# How Many?



## Kurly (Jul 31, 2007)

After my 10 gallon is cycled I want to add 1 Dwarf Gourami and some Cory Cats to the tank. How many Cories can I have in a 10 gallon with 1 Dwarf Gourami? I don't want to overstock.

Thanks


----------



## flipper (Oct 5, 2007)

Hi!
Id say seven or eight if you are not going to add to the tank with other fish apart from the Dwarf. If you do add more make sure you add enough flake food to fall to the bottom for the Cory. Corys like stiller water so could turn any power filters down a bit or point towards side of the tank - not a violent flow right into the tank is what I mean!!! Only one dwarf Gourami? Was it a pair originally? Just checking you know they should be a pair ideally! good luck x flipper


----------



## Guest (Oct 7, 2007)

I personally wouldn't keep cories in a 10g. The only ones I'd consider are Dwarf Cories and IMO they really deserve more room than that.


----------



## neilfishguy (Oct 7, 2007)

dwarf gouramis do better in pairs? i have never heard that before!


----------



## Guest (Oct 7, 2007)

Dwarf Gouramis do well in groups.....usually groups of 1m/2f are kept. A m/f pair can sometimes end in the females death, as males are very aggressive.

They are ok kept singly as well. 

Personally, I'd go with a DG and a school of Harlequin rasboras or small tetras.


----------



## Kurly (Jul 31, 2007)

JustOneMore20 said:


> I personally wouldn't keep cories in a 10g. The only ones I'd consider are Dwarf Cories and IMO they really deserve more room than that.


The 10 gallon is not going to be a permanent home to any of the fish. It was meant to be and still will be a QT eventually. I am getting a 75 gallon in a couple of months and all fish in the 10 gallon will be moved to that tank. I am just tired of waiting and looking at my empty 10 gallon tank! So, I decided to start on something now  

Since cories are on my list, I thought I would be able to get a few of them first along with a Dwarf Gourami but I don't want to stress them out and make them unhappy.


----------



## neilfishguy (Oct 7, 2007)

If i were you I would get a dwarf gourami and 8 neons or harlaquen rasboras ( kristens allways reccomends harlies) so that just in case there is some problem and you dont get the 75, it would still be ok for all the fish as a perm home.


----------



## Betta1 (Jan 5, 2007)

Cories are great, I just wouldn't put more then a few, perhaps 3 in a 10g due to the very limited floor space. If you can manage to find the cories in my sig they're quite small, and stay away from I believe emerald cories, they get huge.

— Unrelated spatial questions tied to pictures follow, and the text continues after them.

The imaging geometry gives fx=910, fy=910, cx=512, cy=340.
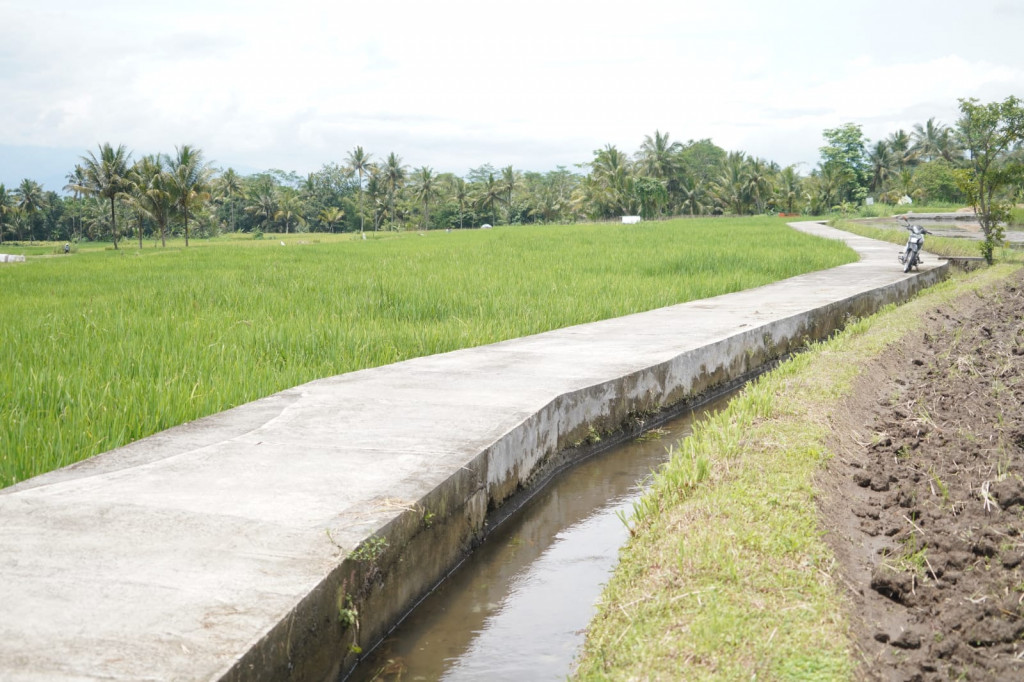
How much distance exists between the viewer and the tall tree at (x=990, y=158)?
12422mm

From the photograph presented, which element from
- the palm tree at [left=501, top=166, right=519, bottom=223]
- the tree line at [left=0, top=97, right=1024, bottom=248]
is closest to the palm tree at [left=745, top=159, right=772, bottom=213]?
the tree line at [left=0, top=97, right=1024, bottom=248]

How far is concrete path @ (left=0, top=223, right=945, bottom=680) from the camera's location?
75.5 inches

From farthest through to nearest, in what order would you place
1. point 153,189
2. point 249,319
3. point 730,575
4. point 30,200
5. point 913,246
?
point 30,200 → point 153,189 → point 913,246 → point 249,319 → point 730,575

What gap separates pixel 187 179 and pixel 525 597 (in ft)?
147

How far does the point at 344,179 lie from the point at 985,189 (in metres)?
67.7

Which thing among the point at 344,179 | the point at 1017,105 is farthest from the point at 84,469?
the point at 344,179

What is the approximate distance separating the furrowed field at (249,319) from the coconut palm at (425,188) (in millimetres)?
52872

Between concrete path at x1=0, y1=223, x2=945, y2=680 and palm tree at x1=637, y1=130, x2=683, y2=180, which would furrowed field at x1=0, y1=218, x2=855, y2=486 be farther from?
palm tree at x1=637, y1=130, x2=683, y2=180

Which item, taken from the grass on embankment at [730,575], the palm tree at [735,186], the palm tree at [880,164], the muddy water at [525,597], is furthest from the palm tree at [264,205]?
the grass on embankment at [730,575]

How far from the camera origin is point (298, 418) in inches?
152

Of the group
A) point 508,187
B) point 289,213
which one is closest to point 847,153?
point 508,187

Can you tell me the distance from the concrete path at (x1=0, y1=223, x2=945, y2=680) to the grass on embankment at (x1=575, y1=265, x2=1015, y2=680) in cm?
62

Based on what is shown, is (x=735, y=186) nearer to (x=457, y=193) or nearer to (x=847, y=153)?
(x=847, y=153)

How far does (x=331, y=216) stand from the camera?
220 feet
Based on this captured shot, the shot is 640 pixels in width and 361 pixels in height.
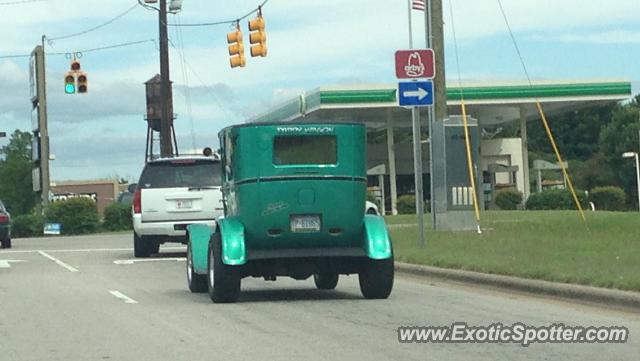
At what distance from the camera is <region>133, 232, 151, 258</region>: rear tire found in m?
25.8

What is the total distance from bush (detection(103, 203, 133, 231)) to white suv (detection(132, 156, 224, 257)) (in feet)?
83.0

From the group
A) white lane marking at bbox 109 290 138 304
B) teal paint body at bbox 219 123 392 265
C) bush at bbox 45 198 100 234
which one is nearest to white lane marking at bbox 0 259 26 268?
white lane marking at bbox 109 290 138 304

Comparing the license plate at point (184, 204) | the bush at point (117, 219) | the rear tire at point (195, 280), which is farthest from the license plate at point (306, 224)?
the bush at point (117, 219)

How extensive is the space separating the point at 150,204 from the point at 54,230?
25291mm

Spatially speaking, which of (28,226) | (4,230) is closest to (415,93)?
(4,230)

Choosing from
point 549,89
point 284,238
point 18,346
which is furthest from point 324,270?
point 549,89

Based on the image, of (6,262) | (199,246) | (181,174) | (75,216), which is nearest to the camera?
(199,246)

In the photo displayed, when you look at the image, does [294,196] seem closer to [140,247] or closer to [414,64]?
[414,64]

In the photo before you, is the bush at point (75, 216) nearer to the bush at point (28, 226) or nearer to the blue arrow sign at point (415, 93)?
the bush at point (28, 226)

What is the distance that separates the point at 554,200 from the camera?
47094 mm

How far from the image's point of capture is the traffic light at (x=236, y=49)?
1202 inches

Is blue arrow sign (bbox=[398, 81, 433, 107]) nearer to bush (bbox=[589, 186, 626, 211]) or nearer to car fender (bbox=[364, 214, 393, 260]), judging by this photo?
car fender (bbox=[364, 214, 393, 260])

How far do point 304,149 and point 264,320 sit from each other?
96.9 inches

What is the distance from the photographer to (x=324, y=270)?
15.3m
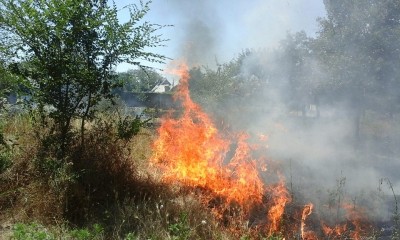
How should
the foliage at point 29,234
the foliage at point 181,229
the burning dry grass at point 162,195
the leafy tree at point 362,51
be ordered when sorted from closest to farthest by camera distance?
the foliage at point 29,234
the foliage at point 181,229
the burning dry grass at point 162,195
the leafy tree at point 362,51

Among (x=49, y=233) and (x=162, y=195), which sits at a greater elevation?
(x=162, y=195)

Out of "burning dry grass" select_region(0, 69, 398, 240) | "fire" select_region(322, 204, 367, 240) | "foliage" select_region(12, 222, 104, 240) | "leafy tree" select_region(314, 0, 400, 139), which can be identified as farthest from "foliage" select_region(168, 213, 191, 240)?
"leafy tree" select_region(314, 0, 400, 139)

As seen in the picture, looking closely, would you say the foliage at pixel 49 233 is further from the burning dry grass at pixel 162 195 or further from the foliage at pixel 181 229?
the foliage at pixel 181 229

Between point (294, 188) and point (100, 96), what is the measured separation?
452 centimetres

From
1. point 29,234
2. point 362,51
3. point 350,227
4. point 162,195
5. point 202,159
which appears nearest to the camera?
point 29,234

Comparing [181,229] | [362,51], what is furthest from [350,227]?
[362,51]

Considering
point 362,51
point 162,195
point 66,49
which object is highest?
point 362,51

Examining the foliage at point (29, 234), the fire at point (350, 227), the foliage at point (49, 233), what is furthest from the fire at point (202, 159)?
the foliage at point (29, 234)

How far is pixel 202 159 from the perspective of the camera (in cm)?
690

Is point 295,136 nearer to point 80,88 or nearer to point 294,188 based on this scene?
point 294,188

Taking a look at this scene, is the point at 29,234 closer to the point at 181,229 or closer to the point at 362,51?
the point at 181,229

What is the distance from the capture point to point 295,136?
14.3m

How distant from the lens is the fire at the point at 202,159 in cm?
623

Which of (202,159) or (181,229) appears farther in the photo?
(202,159)
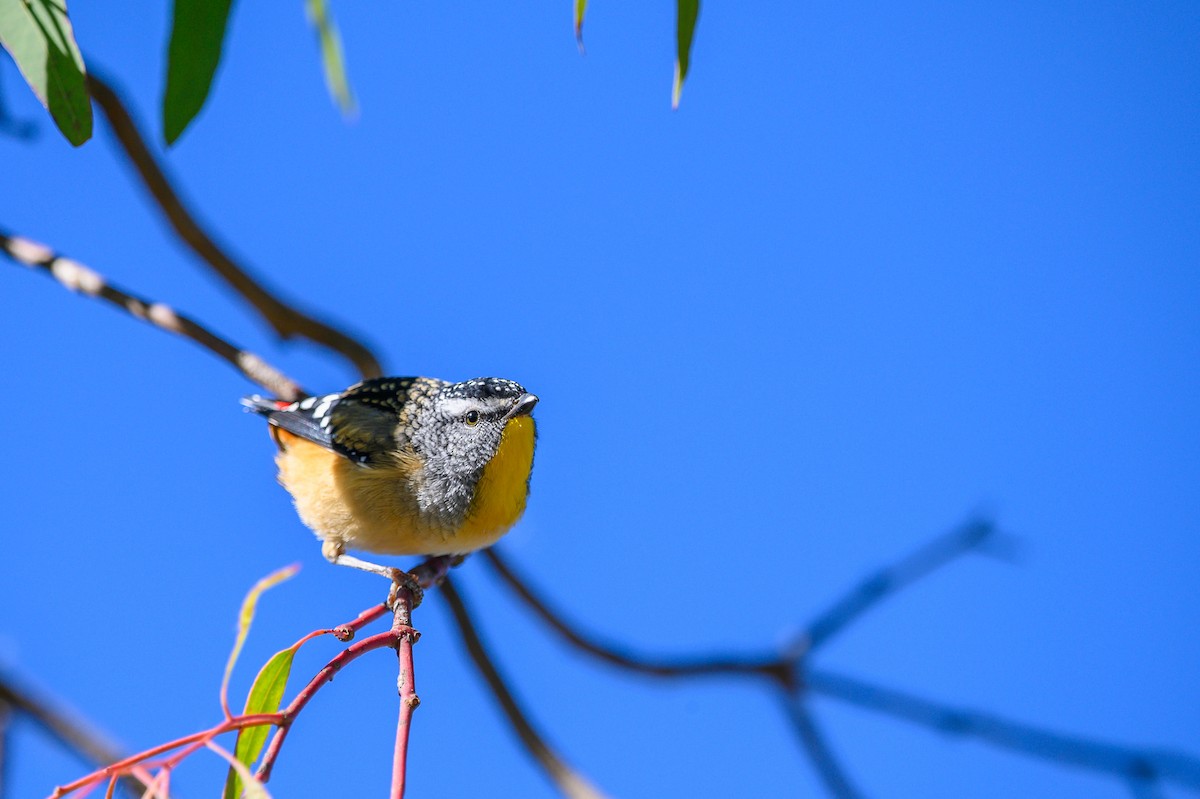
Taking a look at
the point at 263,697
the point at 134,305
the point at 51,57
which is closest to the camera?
the point at 263,697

In my personal experience, planned upgrades eventually take on new stocking desires as I've never really moved from one tank to another, theres just always something new and exciting out there.

Edit: Cories enjoy sinking carnivore pellets, they're pricey but last a long time.


----------



## Guest (Oct 8, 2007)

Kurly said:


> The 10 gallon is not going to be a permanent home to any of the fish. It was meant to be and still will be a QT eventually. I am getting a 75 gallon in a couple of months and all fish in the 10 gallon will be moved to that tank. I am just tired of waiting and looking at my empty 10 gallon tank! So, I decided to start on something now
> 
> Since cories are on my list, I thought I would be able to get a few of them first along with a Dwarf Gourami but I don't want to stress them out and make them unhappy.

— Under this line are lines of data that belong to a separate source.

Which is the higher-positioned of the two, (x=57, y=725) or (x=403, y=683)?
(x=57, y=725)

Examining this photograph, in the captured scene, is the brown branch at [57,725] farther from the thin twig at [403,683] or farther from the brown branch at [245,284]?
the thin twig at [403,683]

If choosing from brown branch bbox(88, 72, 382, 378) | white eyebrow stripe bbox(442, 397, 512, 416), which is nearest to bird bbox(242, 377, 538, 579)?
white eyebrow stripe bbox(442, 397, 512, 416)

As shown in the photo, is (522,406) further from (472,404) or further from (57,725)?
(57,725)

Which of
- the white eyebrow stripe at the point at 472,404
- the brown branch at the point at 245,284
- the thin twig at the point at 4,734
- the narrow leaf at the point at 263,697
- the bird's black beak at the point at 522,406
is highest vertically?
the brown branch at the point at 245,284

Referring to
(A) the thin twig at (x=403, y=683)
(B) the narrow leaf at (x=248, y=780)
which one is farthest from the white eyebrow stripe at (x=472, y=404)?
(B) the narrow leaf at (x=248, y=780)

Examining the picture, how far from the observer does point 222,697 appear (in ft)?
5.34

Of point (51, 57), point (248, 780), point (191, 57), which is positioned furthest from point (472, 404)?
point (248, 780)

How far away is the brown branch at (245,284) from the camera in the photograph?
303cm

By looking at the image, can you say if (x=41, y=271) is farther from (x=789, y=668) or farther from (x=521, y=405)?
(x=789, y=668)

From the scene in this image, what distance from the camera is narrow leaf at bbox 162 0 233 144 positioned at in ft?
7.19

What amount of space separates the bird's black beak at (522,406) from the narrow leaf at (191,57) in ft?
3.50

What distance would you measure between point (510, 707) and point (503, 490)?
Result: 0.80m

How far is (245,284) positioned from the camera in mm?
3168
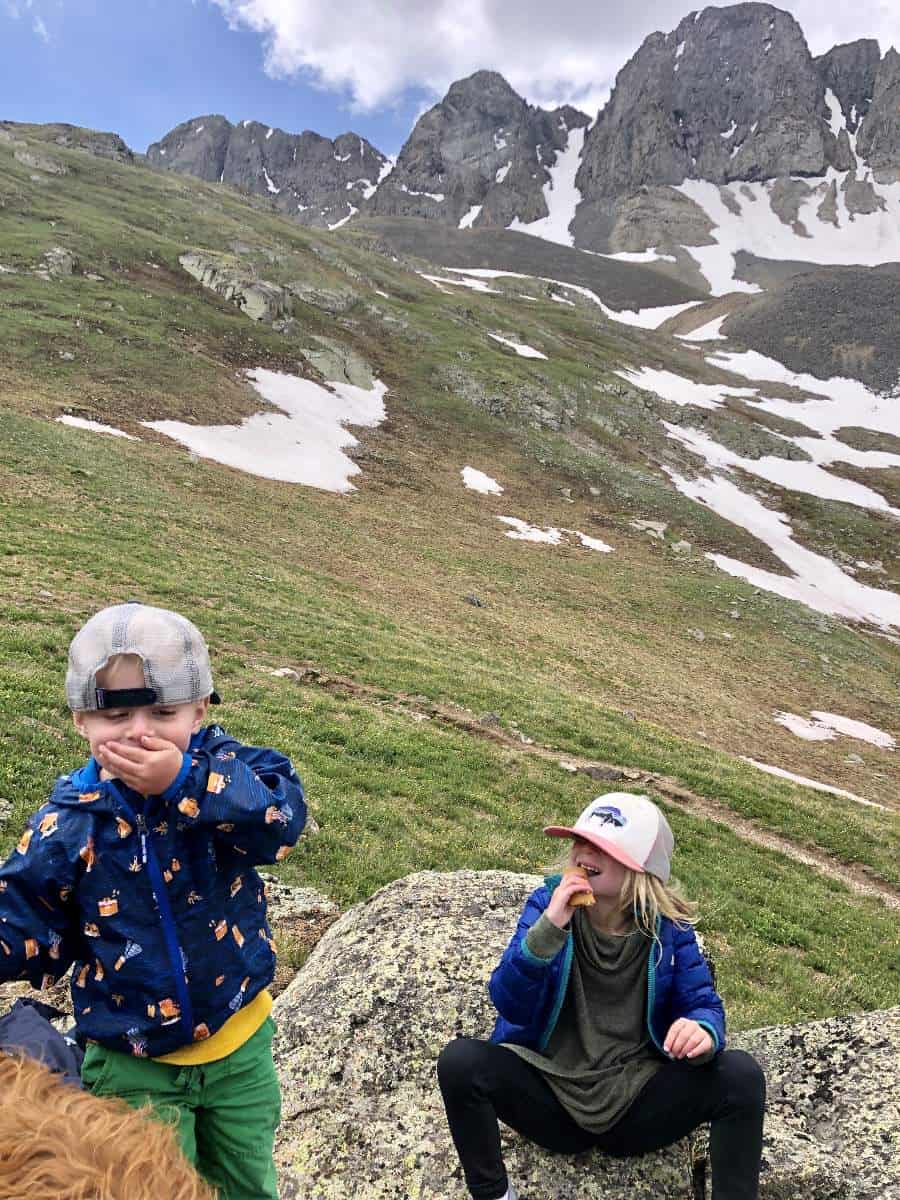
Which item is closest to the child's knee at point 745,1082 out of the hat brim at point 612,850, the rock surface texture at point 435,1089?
the rock surface texture at point 435,1089

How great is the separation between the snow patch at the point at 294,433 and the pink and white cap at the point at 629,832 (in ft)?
123

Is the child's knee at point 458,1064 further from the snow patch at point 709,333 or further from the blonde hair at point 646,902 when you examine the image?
the snow patch at point 709,333

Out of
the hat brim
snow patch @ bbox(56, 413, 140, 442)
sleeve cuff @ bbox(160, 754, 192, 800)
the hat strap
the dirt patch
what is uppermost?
snow patch @ bbox(56, 413, 140, 442)

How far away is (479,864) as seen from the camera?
11.1m

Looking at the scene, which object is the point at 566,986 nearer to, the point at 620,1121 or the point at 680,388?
the point at 620,1121

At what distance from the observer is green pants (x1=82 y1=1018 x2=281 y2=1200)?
11.5 feet

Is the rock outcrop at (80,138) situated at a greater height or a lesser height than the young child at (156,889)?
greater

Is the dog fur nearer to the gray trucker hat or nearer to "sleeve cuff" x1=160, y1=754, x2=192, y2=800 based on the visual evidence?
"sleeve cuff" x1=160, y1=754, x2=192, y2=800

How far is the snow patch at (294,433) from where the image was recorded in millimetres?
40688

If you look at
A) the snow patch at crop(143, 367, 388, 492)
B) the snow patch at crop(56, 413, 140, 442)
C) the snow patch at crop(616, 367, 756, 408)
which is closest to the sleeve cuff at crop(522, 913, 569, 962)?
the snow patch at crop(143, 367, 388, 492)

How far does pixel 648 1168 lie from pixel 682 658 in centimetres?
2834

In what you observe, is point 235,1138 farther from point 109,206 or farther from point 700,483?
point 109,206

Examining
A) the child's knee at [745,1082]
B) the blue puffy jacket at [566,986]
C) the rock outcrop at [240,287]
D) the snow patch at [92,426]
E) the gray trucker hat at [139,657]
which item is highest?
the rock outcrop at [240,287]

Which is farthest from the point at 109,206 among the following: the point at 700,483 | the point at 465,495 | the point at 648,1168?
the point at 648,1168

Awesome.  I thought the 10g was going to be their permanent home.  

In that case, do you know what kind of cories you want for the 75g? If you buy them small (whichever ones you choose), then go ahead and get 4 of them for the 10g....just be sure to move them once the tank is cycled (I'm sure thats your plan anyways....).  And they'll be fine with a Dwarf Gourami.

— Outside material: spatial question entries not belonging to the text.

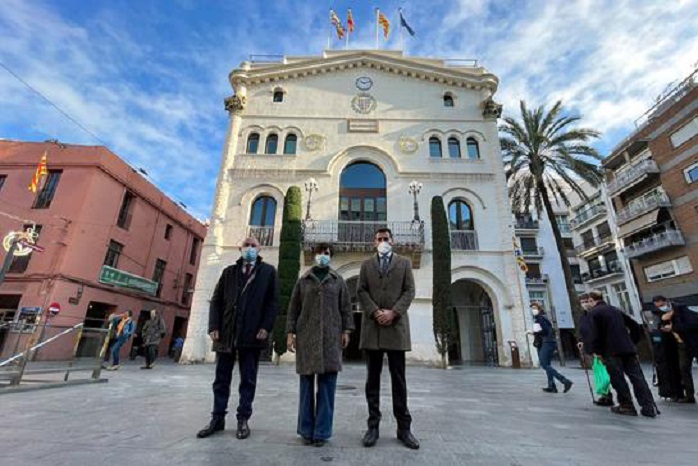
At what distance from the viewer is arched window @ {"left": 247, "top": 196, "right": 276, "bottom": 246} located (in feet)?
52.5

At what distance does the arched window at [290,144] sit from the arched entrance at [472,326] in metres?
11.2

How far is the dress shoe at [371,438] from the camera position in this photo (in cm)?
295

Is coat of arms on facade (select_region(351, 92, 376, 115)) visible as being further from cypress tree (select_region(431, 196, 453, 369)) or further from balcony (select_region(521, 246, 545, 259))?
balcony (select_region(521, 246, 545, 259))

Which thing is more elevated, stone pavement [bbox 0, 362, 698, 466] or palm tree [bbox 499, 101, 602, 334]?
palm tree [bbox 499, 101, 602, 334]

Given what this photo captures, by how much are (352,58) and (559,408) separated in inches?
777

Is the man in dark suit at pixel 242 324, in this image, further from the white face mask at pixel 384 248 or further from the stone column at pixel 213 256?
the stone column at pixel 213 256

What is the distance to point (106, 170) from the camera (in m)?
17.8

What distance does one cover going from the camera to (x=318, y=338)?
10.6ft

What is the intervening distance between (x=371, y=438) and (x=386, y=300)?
1.24 metres

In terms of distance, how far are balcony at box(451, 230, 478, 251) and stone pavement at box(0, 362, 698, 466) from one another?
35.1 feet

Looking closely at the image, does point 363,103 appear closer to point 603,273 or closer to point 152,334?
point 152,334

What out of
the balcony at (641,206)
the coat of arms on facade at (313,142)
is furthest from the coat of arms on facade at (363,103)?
the balcony at (641,206)

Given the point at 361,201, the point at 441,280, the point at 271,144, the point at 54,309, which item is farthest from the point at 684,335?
the point at 54,309

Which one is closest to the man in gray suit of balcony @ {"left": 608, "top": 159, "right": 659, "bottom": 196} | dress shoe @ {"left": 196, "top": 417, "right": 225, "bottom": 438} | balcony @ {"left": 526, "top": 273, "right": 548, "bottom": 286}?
dress shoe @ {"left": 196, "top": 417, "right": 225, "bottom": 438}
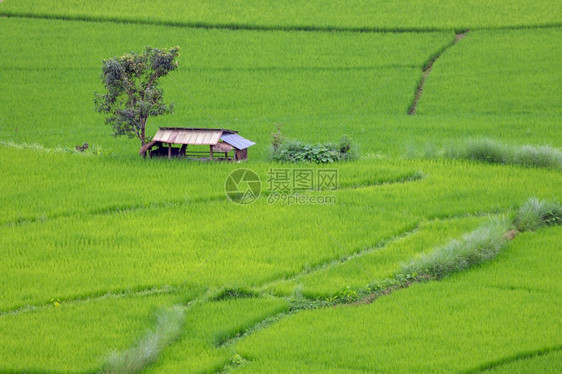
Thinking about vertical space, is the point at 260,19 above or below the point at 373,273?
above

Are you moving the Gourami over as well?

Have you thought about what you will stock the 75g with? I'd choose some fish that you could move to the new tank, once setup.


----------



## Fishfirst (Jan 24, 2005)

finding female dwarf gouramis is very hard... I've actually never saw a single female until about a year ago.


----------



## Kurly (Jul 31, 2007)

JustOneMore20 said:


> Awesome.  I thought the 10g was going to be their permanent home.
> 
> In that case, do you know what kind of cories you want for the 75g? If you buy them small (whichever ones you choose), then go ahead and get 4 of them for the 10g....just be sure to move them once the tank is cycled (I'm sure thats your plan anyways....).  And they'll be fine with a Dwarf Gourami.
> 
> ...



 I should have explained all of that in my original post. I have already researched and made up my list of community fish for the 75 gallon. I plan on having at least 12 Cories in it and wanted to buy the first group of four after my 10 gallon is cycled. I am not sure which cories I am getting first as I am letting my son pick out the first group. I do know that I need to get them small since they will be in the 10 gallon for at least 6 weeks. The Gourami will be moved to the 75 gallon also. As a matter of fact, all the fish that will be put in the 10 gallon are going to eventually be moved to the 75 gallon after they have been quarantined for the appropriate amount of time. I have it all planned out in my head and if things go according to plan then I'll have a group of fish going out of the 10 gallon as new ones will be coming in.. my own little fish assembly line :lol: I just have to stick to the plan. I'll have my 75 gallon in 6 weeks for sure.

I am wondering which cories are the hardiest. Since they will be the first fish in my newly cycled tank, I want to help my son pick out the species which would most likely survive. They are all just so darn cute though!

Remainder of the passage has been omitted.